Data under study:

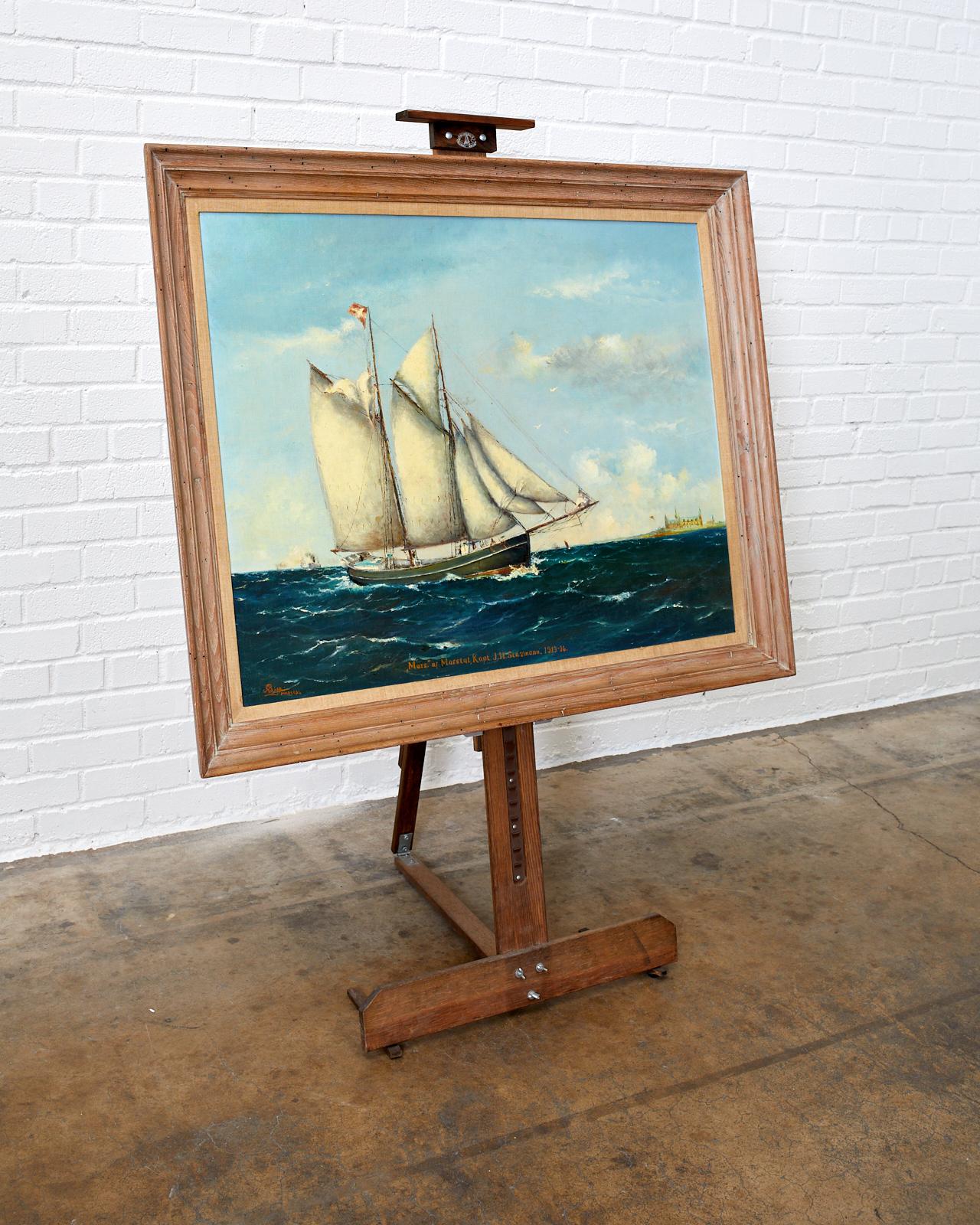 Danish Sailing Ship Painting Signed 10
* * *
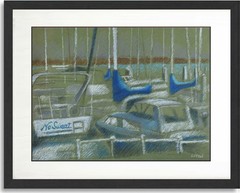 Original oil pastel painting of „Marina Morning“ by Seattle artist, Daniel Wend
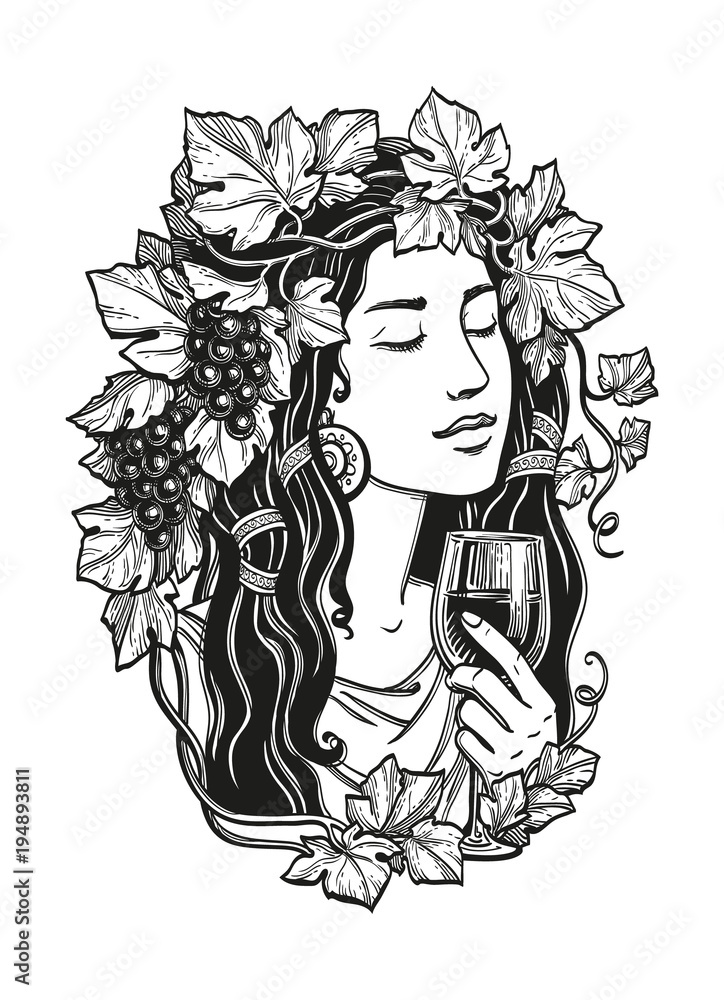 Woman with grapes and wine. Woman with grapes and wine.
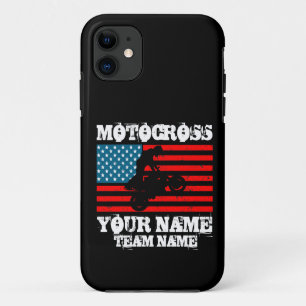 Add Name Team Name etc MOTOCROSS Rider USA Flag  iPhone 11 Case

Task instructions: In the data above, retype only the stretch from the line with "Original oil pastel" through the line with "Add Name Team", word for word, and skip any pictures.

Reply:
 Original oil pastel painting of „Marina Morning“ by Seattle artist, Daniel Wend
 Woman with grapes and wine. Woman with grapes and wine.
 Add Name Team Name etc MOTOCROSS Rider USA Flag  iPhone 11 Case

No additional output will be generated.